グループ名の由来

 

 

 

佐藤 哲哉(社会科担当)

 

 青柳・紅樹・紫雲・黒潮――この4グループ名の由来に就いて,何時かは書かされるだろうと思っていたのですが・・・・・・。

 いまはむかし――

 昭和34年5月,創立80周年記念行事が盛大に挙行されたことがございました。

 生徒課所属の体育御担当の池内純衛先生が運動会その他一連の生徒会関係の行事について次のようにお考えになったのでございます。従来の学級単位の運営では,

 イ,学級差が顕著である――その頃は能力別の学級編成でしたので女子だけ,男子だけのそれがいくらかございました。

 ロ,飾付も,学級毎に20を越える小さなプラカード・装飾がならんでいるのは雑然として,まとまりと迫力に欠ける――まことにご卓見でございます。

 ハ,費用の面から見ても・・・・・・。

 以上3点から各学年をたて割りにして,4グループに編成してはどうであろうか,とご意見を出されたのでござます。

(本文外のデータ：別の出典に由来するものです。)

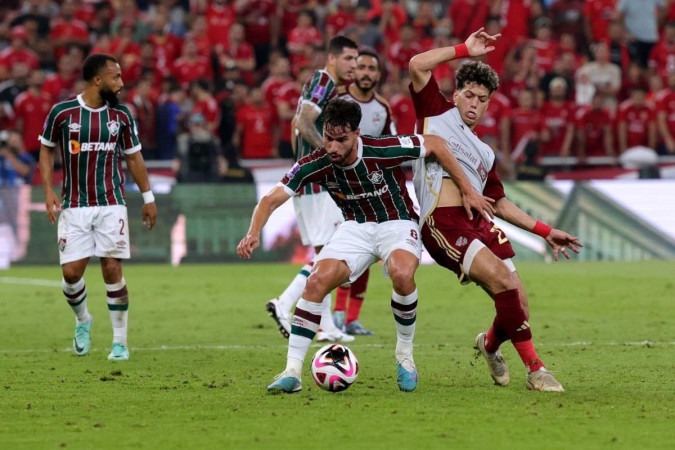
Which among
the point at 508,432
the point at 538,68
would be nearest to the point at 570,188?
→ the point at 538,68

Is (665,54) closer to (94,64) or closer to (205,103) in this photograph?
(205,103)

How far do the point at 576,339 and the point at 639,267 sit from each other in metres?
7.60

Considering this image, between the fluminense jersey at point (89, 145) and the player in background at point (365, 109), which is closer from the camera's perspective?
the fluminense jersey at point (89, 145)

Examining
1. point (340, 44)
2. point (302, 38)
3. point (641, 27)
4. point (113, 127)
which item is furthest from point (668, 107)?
point (113, 127)

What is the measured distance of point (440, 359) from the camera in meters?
9.75

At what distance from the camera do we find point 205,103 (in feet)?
70.2

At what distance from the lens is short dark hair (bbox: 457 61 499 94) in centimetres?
826

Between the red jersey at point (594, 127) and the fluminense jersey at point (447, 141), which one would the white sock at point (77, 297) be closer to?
the fluminense jersey at point (447, 141)

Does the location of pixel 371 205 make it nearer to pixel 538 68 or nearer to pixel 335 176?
pixel 335 176

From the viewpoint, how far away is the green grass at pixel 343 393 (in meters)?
6.52

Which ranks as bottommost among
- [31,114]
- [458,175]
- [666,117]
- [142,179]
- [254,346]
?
[254,346]

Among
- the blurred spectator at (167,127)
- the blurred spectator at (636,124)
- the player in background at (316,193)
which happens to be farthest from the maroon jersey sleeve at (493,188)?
the blurred spectator at (636,124)

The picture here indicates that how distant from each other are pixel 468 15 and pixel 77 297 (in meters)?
15.3

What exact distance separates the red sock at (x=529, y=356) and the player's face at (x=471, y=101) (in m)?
1.58
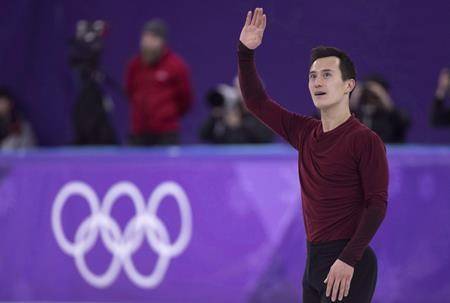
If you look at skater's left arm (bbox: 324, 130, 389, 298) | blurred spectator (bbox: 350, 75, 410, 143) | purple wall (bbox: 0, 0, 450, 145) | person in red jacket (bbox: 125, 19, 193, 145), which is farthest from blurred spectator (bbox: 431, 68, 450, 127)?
person in red jacket (bbox: 125, 19, 193, 145)

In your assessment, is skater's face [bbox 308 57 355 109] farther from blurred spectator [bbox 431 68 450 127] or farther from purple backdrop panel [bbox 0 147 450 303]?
purple backdrop panel [bbox 0 147 450 303]

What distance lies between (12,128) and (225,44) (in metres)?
3.29

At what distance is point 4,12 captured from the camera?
493 inches

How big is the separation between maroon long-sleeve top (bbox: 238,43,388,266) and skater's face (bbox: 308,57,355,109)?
0.12m

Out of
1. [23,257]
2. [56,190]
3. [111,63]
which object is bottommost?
[23,257]

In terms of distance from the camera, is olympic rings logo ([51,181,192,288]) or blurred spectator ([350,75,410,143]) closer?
olympic rings logo ([51,181,192,288])

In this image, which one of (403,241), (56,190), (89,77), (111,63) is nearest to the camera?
(403,241)

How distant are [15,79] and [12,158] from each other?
3.41m

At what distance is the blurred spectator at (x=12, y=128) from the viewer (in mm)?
11383

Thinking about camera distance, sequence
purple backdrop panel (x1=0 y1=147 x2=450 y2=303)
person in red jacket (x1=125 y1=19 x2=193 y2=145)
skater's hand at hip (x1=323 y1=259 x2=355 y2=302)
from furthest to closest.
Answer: person in red jacket (x1=125 y1=19 x2=193 y2=145), purple backdrop panel (x1=0 y1=147 x2=450 y2=303), skater's hand at hip (x1=323 y1=259 x2=355 y2=302)

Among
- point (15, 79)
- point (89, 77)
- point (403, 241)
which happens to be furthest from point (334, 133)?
point (15, 79)

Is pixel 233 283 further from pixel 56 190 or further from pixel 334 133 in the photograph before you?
pixel 334 133

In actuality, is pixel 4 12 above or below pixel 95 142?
above

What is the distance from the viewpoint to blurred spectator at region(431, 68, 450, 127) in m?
7.42
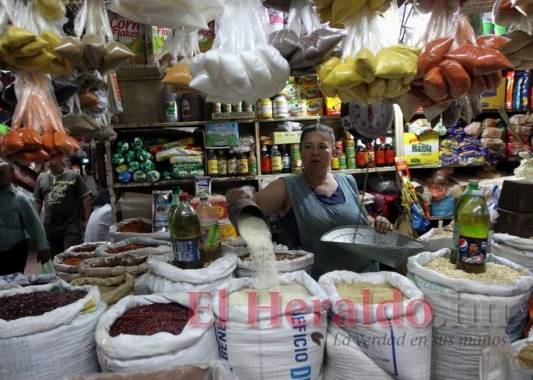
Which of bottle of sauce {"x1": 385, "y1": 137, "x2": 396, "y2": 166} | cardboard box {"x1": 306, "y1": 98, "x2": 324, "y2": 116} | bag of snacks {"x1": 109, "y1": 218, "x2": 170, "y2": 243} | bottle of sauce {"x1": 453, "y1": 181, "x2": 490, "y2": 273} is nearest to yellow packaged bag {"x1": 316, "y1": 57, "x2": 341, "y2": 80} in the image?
bottle of sauce {"x1": 453, "y1": 181, "x2": 490, "y2": 273}

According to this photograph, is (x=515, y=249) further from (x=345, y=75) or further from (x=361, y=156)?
(x=361, y=156)

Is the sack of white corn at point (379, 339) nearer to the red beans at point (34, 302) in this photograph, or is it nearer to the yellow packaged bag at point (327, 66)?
the yellow packaged bag at point (327, 66)

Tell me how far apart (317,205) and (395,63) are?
3.39 feet

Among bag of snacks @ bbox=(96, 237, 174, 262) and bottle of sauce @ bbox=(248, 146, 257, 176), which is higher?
bottle of sauce @ bbox=(248, 146, 257, 176)

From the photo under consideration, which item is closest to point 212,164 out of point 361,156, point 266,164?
point 266,164

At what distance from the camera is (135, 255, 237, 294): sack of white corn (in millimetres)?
1111

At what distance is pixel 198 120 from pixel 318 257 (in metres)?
1.70

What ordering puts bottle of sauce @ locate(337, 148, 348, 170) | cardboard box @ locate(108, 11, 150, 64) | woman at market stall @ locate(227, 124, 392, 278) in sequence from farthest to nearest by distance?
1. bottle of sauce @ locate(337, 148, 348, 170)
2. cardboard box @ locate(108, 11, 150, 64)
3. woman at market stall @ locate(227, 124, 392, 278)

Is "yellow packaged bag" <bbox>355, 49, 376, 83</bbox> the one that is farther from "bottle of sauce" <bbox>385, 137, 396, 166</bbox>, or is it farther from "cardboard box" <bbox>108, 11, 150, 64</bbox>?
"bottle of sauce" <bbox>385, 137, 396, 166</bbox>

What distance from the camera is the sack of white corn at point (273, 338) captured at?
3.06 feet

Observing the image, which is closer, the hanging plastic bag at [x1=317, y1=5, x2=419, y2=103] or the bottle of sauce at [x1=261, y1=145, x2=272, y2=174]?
the hanging plastic bag at [x1=317, y1=5, x2=419, y2=103]

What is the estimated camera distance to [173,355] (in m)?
0.89

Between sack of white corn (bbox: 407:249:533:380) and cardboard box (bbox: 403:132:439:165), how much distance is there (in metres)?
2.46

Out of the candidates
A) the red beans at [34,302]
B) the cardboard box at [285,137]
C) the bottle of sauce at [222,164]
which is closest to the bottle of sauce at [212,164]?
the bottle of sauce at [222,164]
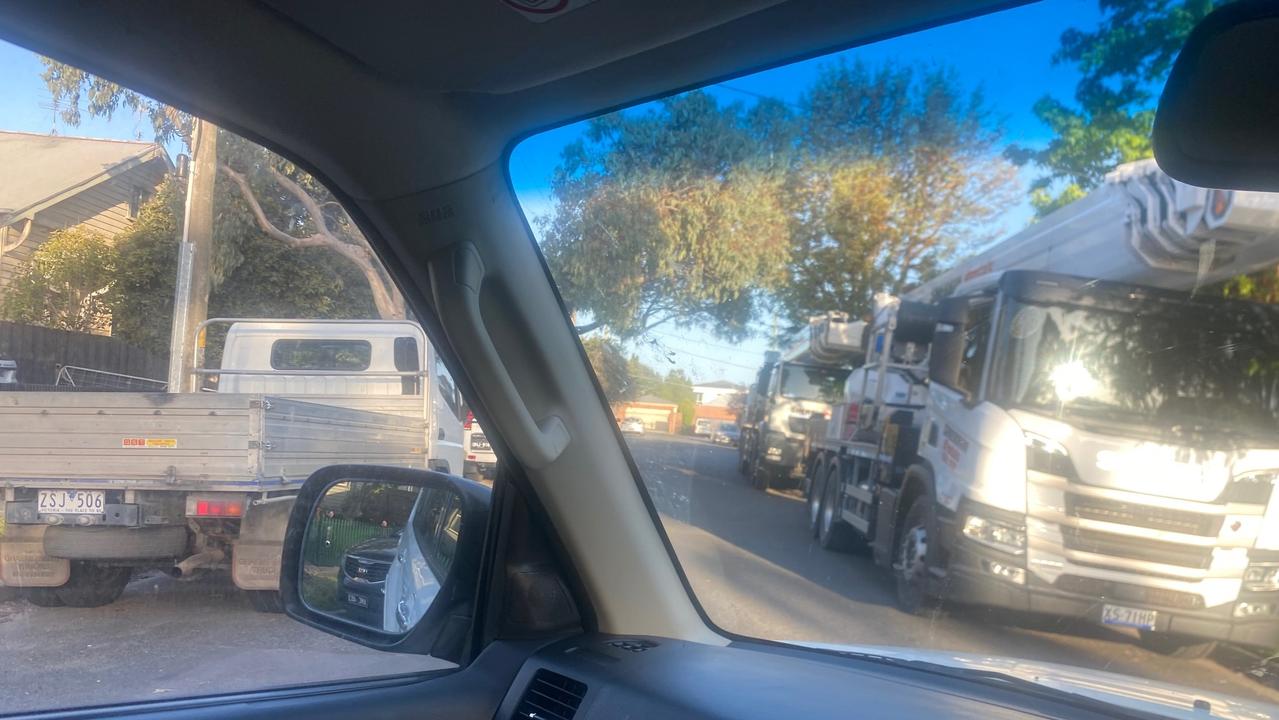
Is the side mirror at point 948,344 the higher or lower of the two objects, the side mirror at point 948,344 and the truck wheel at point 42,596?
the higher

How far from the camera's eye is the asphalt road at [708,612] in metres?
2.53

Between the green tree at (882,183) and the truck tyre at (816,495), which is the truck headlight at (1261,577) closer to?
the green tree at (882,183)

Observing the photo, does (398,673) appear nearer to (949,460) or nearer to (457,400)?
(457,400)

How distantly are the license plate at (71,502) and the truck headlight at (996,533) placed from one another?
2854mm

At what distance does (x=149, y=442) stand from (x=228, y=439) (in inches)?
9.0

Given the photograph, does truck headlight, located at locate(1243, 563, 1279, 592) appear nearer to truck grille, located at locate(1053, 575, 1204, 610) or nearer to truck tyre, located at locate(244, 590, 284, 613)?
truck grille, located at locate(1053, 575, 1204, 610)

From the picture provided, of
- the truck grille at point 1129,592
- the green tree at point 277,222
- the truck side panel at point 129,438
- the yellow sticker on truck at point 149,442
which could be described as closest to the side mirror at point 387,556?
the truck side panel at point 129,438

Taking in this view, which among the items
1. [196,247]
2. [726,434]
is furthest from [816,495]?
[196,247]

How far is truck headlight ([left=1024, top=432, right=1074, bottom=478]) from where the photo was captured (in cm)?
317

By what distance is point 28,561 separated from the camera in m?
2.63

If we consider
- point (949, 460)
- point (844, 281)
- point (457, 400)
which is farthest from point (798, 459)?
point (457, 400)

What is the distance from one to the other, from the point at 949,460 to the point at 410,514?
7.58ft

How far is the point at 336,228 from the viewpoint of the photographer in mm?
2797

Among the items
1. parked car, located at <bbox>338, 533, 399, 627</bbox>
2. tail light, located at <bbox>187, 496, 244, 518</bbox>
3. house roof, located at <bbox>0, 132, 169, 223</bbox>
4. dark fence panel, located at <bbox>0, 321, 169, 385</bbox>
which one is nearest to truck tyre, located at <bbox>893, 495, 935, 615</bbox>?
parked car, located at <bbox>338, 533, 399, 627</bbox>
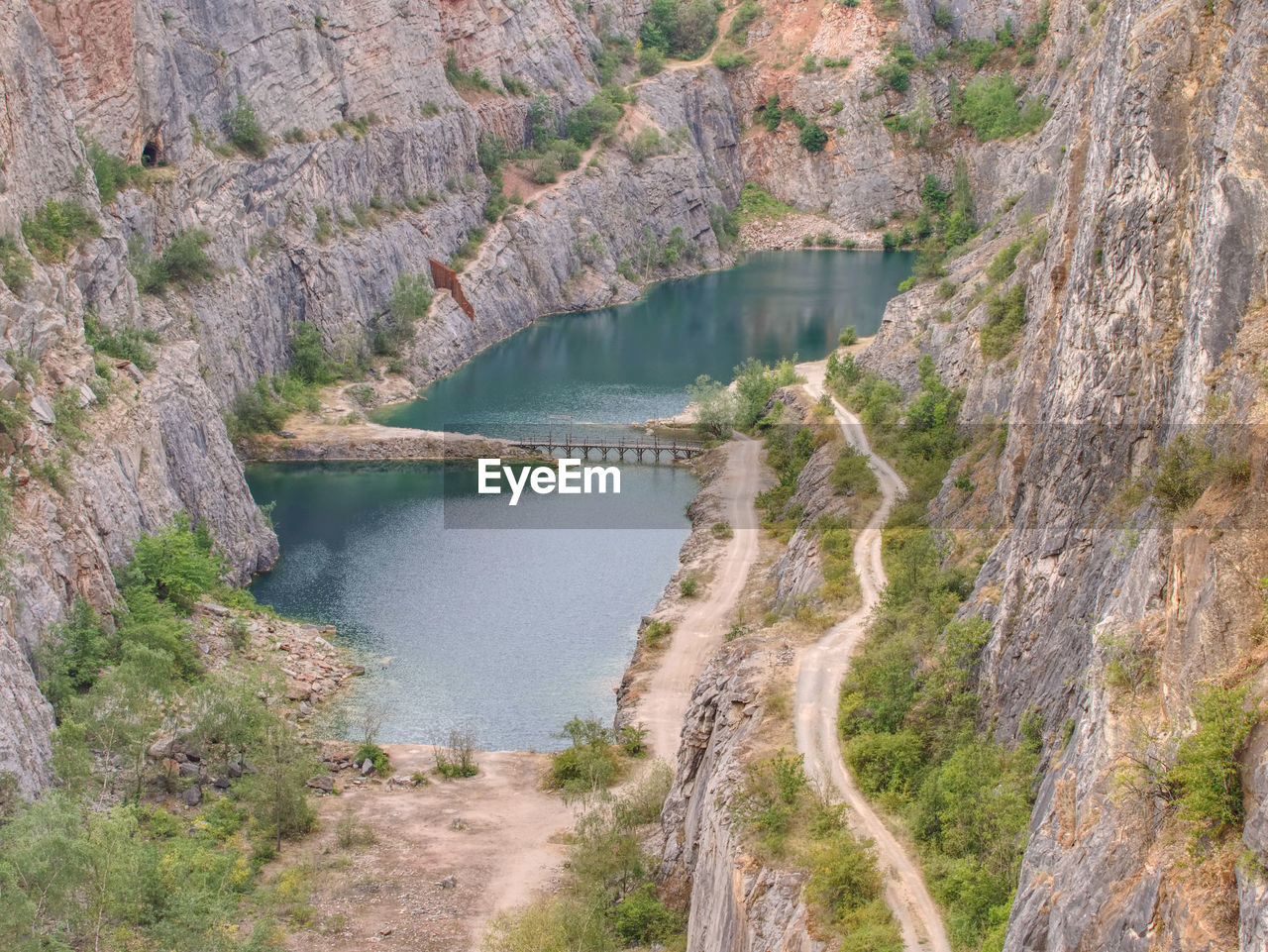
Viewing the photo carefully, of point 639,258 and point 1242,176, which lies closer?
point 1242,176

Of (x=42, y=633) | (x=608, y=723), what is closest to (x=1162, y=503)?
(x=608, y=723)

 当時,生徒課の課長であられた八木茂先生は,早速これを検討されて,採用に踏みきることにされ,佐伯秀雄校長先生に正式の手続をなされ,御承認を得て,その実施を下命されたのでございます。生徒会長は,織田君から,佐伯君に変った直後だったと思います。早速,代議員会を開きまして圧倒的支持を得て,さて,4グループの名称と,色彩をどうするかということになり,種々の討議の末――その頃の本館は,旧帝国海軍飛行隊の兵舎をそのまま転用したもので会議室はその2階東方にございました――まづ,色をさきに決めてその色に応しい名称を漢字2文字でグループごとに事由に採用するということになりました。

 各グループでは,長を中心に苦労したようでございます。

 まづ,青柳がうまれました,緑です。緑という字は使っていないが,これはやむをえまいと云うことになりました。次に紫雲が出たのです,校歌第1節。「茜あけゆく空のはたて」の雲は,紫だと主張するのです。そして,与えられた黄色はイヤだと申します。紫にいたしますると,鉢巻の場合,緑とさぼど区別がつかぬ――説得につかれた私は,結局この主張を入れ,八木先生のお許しを頂きました。所が白です,白のつく文字で,よいのはないと申しまして,黒潮で行こうと云うのです。私は,白虎ではどうかといったのですが,首をたてに振りません。かくて,黒と云うおそらく全国の運動会でも珍しい鉢巻が登場することになったのです。今,考えて,私の主張をとおしたのがよかったか,生徒の意見を入れた結果の現在が方が,よいのか・・・・・いづれにしても黒潮という名称は,やはり,捨て難い匂を持っているようでございます。

 最後に,紅樹――,

 これは,私の担任する3年5組,進学・就職相半ばした女子54名のクラスがリードして居りました。いろいろ出ました,赤心,紅顔,紅玉,赤誠・・・・・・そして一旦,紅玉におちついたのです。私が反対したのです,リンゴのようだと。そしたら先生――と云うことになりまして図書館にかけ込み言林,広辞苑,漢和大辞典類をひろげ,赤と紅,朱などの字にすべてあたりまして,紅樹――これでどうだということになり,結局これにおちついたことでございます。紅玉がいいか,紅樹がいいか,これは,皆様方の御判断におまかせしましょう。

 更科先生に,求められるままに,宮内勇先生にも想い出して頂いて,私が,つづらせていただきました。

 

[青柳第3号(昭和41年度)より引用]

 

注;寄稿中の旧字は現行表記に修正しました。